The invention has application to the medical services industry and industries involved in the delivery of care and treatment of disease and injuries, including for example, diagnostic and therapeutic oncology.

Claims

1. A method for organizing and controlling cell growth on a cell-free structure comprising the steps of:

decellularizing a biological material to produce an acellular matrix; wherein the acellular matrix is in a three-dimensional structural shape desired for cell growth;

adding cells sought to be propagated to the acellular matrix;

coating the acellular matrix with a fiber comprising a biological material and a nonbiological material; and,

storing the covered acellular matrix for a time sufficient to form organized cell growth in the three-dimensional structural shape.

2. The method of claim 1 further comprising the step of covering the three-dimensional structural shape with a structural layer to enable generation of a replacement external organ;

wherein the structural layer comprises:

a polymer film;

fiber comprising a biological material and a nonbiological material;

wherein the biological material comprises a cell growth factor; and,

wherein the nonbiological material comprises:

magnetite; and,

a therapeutic at a concentration between 0.001 and 5 weight percent.
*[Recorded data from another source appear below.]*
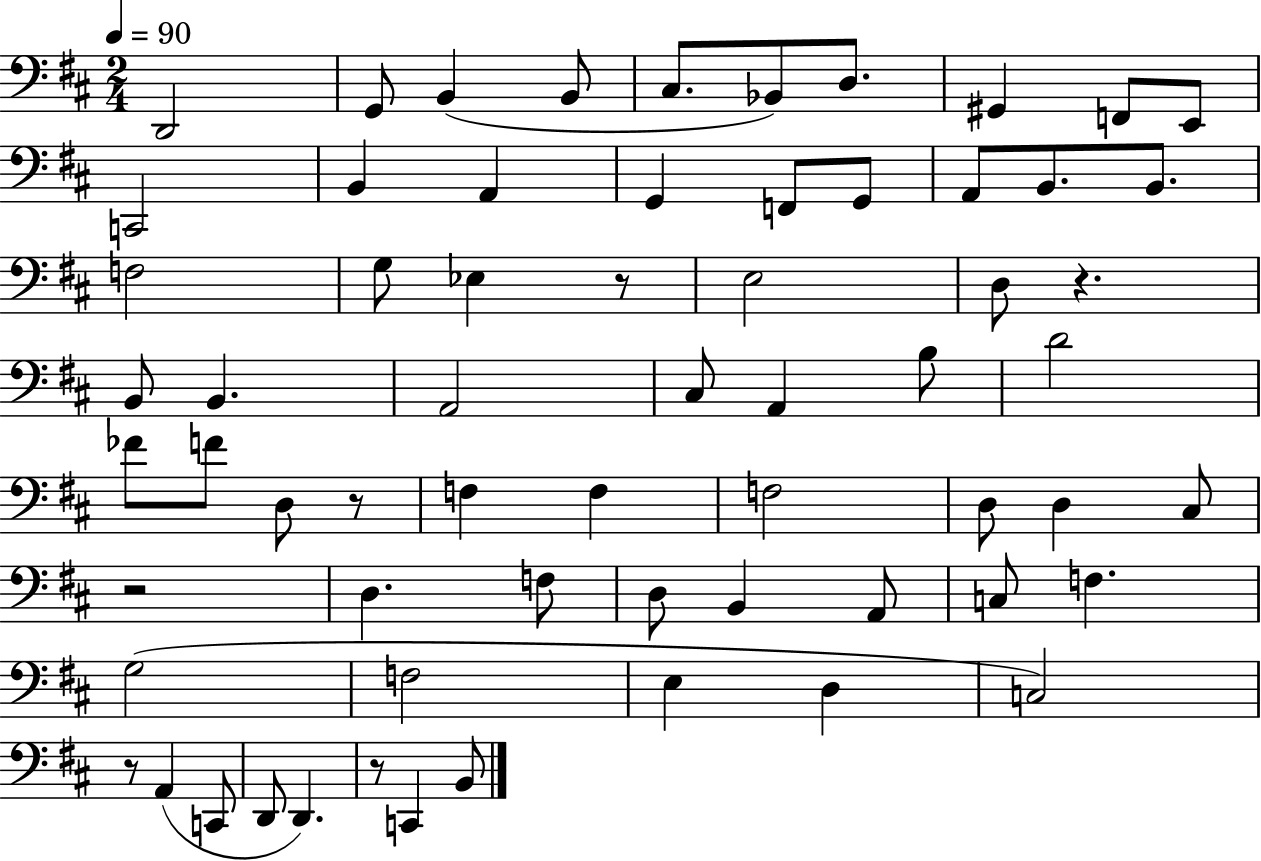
{
  \clef bass
  \numericTimeSignature
  \time 2/4
  \key d \major
  \tempo 4 = 90
  d,2 | g,8 b,4( b,8 | cis8. bes,8) d8. | gis,4 f,8 e,8 | \break c,2 | b,4 a,4 | g,4 f,8 g,8 | a,8 b,8. b,8. | \break f2 | g8 ees4 r8 | e2 | d8 r4. | \break b,8 b,4. | a,2 | cis8 a,4 b8 | d'2 | \break fes'8 f'8 d8 r8 | f4 f4 | f2 | d8 d4 cis8 | \break r2 | d4. f8 | d8 b,4 a,8 | c8 f4. | \break g2( | f2 | e4 d4 | c2) | \break r8 a,4( c,8 | d,8 d,4.) | r8 c,4 b,8 | \bar "|."
}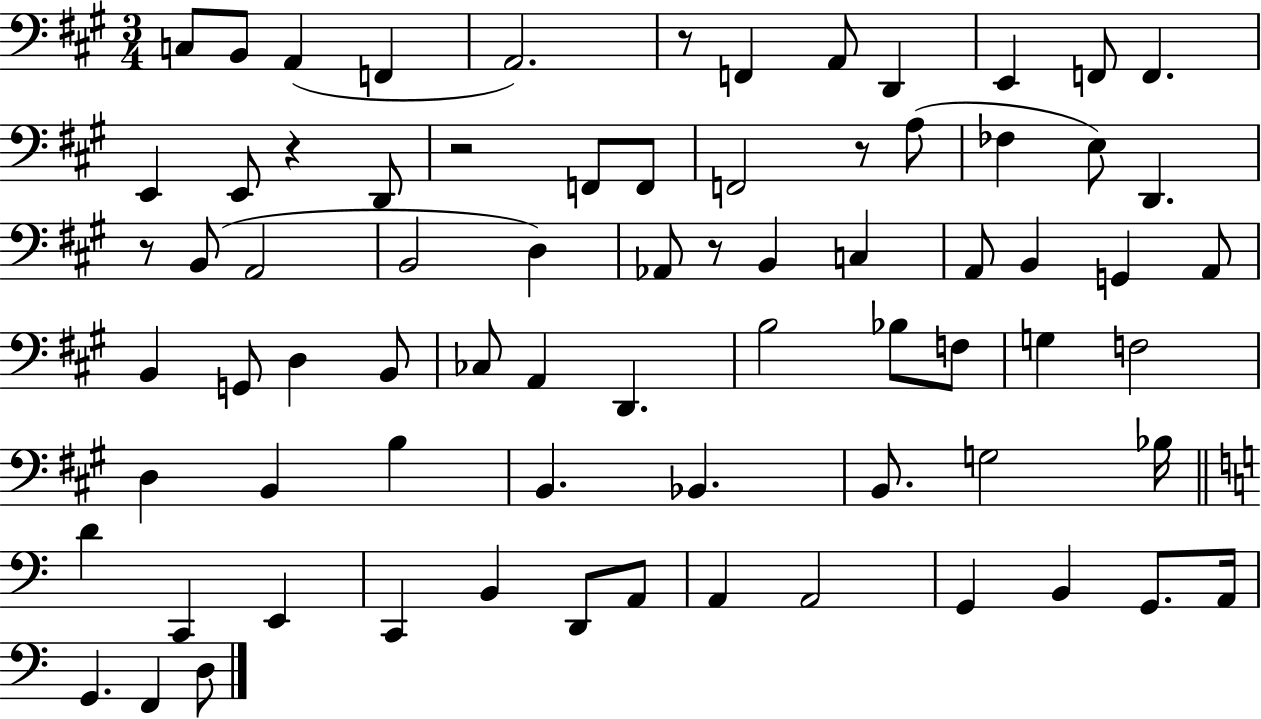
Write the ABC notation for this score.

X:1
T:Untitled
M:3/4
L:1/4
K:A
C,/2 B,,/2 A,, F,, A,,2 z/2 F,, A,,/2 D,, E,, F,,/2 F,, E,, E,,/2 z D,,/2 z2 F,,/2 F,,/2 F,,2 z/2 A,/2 _F, E,/2 D,, z/2 B,,/2 A,,2 B,,2 D, _A,,/2 z/2 B,, C, A,,/2 B,, G,, A,,/2 B,, G,,/2 D, B,,/2 _C,/2 A,, D,, B,2 _B,/2 F,/2 G, F,2 D, B,, B, B,, _B,, B,,/2 G,2 _B,/4 D C,, E,, C,, B,, D,,/2 A,,/2 A,, A,,2 G,, B,, G,,/2 A,,/4 G,, F,, D,/2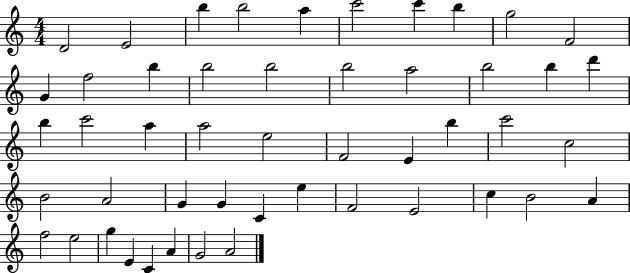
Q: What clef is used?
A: treble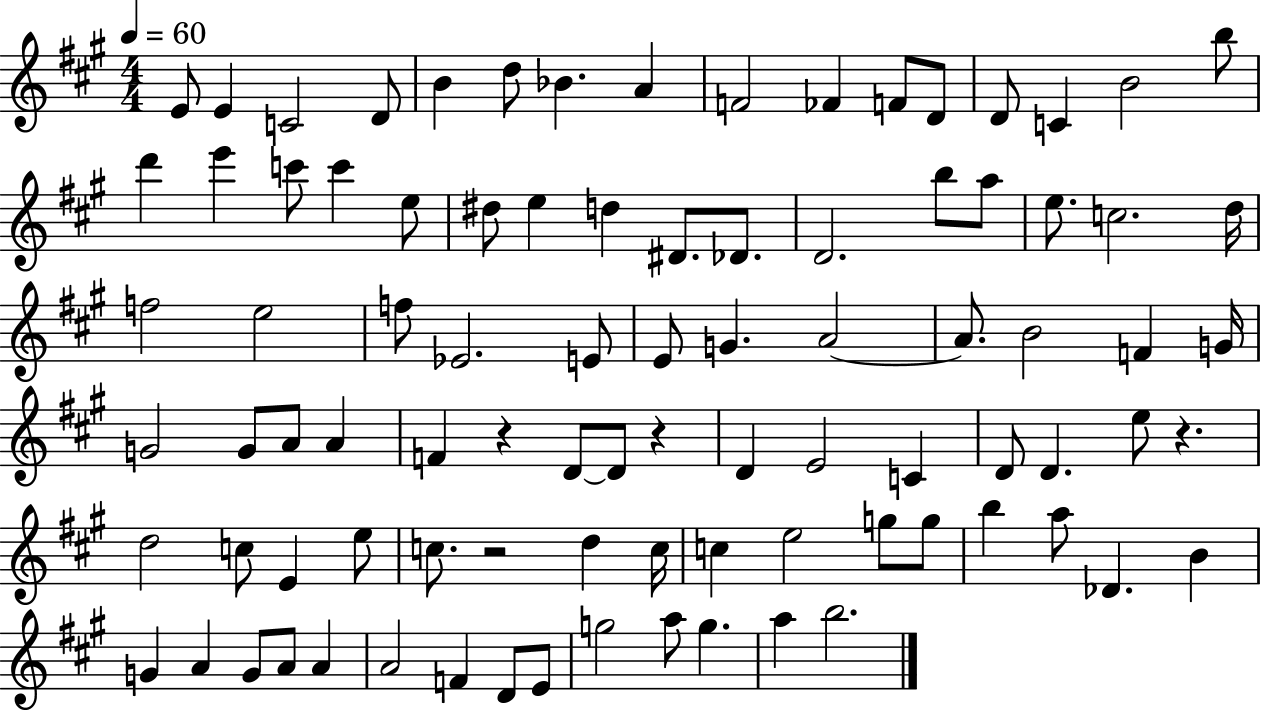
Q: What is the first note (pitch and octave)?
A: E4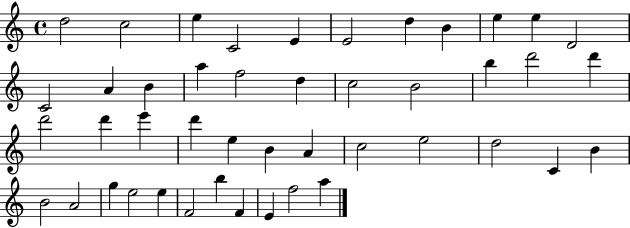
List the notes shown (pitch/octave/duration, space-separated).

D5/h C5/h E5/q C4/h E4/q E4/h D5/q B4/q E5/q E5/q D4/h C4/h A4/q B4/q A5/q F5/h D5/q C5/h B4/h B5/q D6/h D6/q D6/h D6/q E6/q D6/q E5/q B4/q A4/q C5/h E5/h D5/h C4/q B4/q B4/h A4/h G5/q E5/h E5/q F4/h B5/q F4/q E4/q F5/h A5/q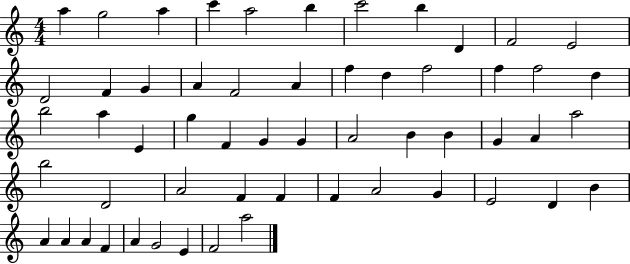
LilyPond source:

{
  \clef treble
  \numericTimeSignature
  \time 4/4
  \key c \major
  a''4 g''2 a''4 | c'''4 a''2 b''4 | c'''2 b''4 d'4 | f'2 e'2 | \break d'2 f'4 g'4 | a'4 f'2 a'4 | f''4 d''4 f''2 | f''4 f''2 d''4 | \break b''2 a''4 e'4 | g''4 f'4 g'4 g'4 | a'2 b'4 b'4 | g'4 a'4 a''2 | \break b''2 d'2 | a'2 f'4 f'4 | f'4 a'2 g'4 | e'2 d'4 b'4 | \break a'4 a'4 a'4 f'4 | a'4 g'2 e'4 | f'2 a''2 | \bar "|."
}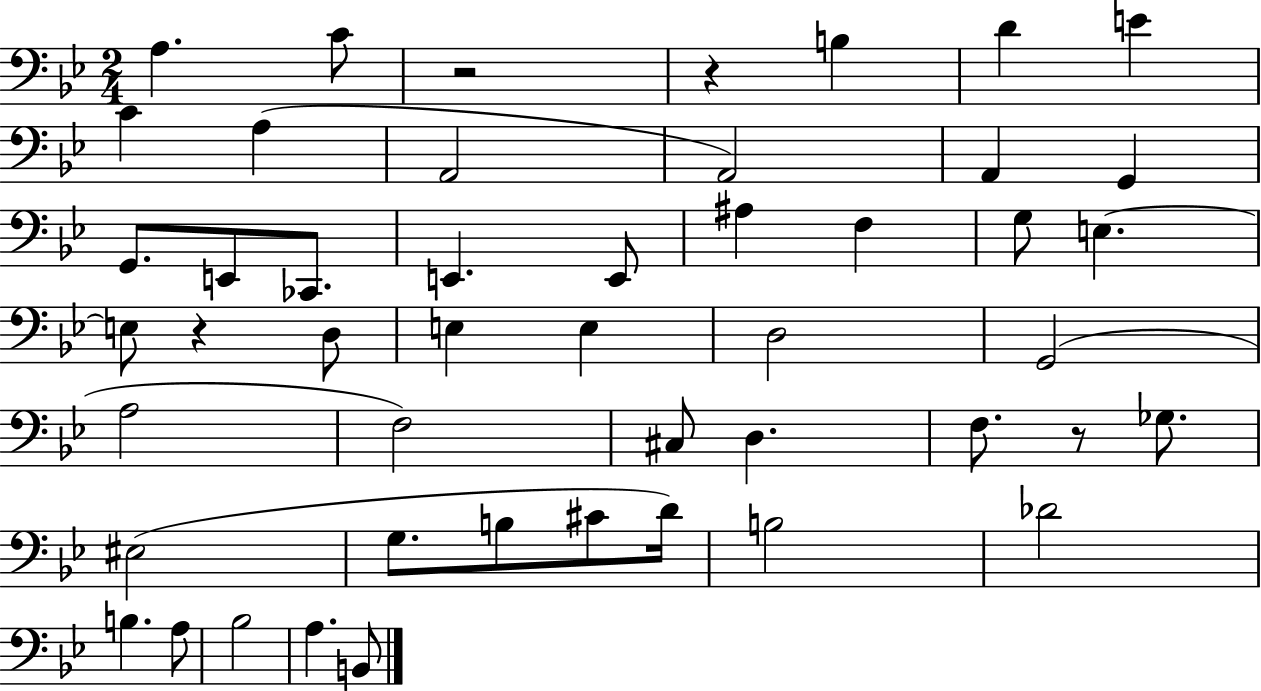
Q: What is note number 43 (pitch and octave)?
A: A3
3. The method of claim 2 wherein the structural layer further comprises an acellular matrix of an organ.

4. The method of claim 1 for regenerating skin organ further comprising the step of covering the coated acellular matrix with fibers on a polymer film wherein the covering is configured to limit growth of a skin organ.

5. The method of claim 1 further comprising the step of heating the coated acellular matrix to stimulate the release of an agent from the fibers and encourage cell growth.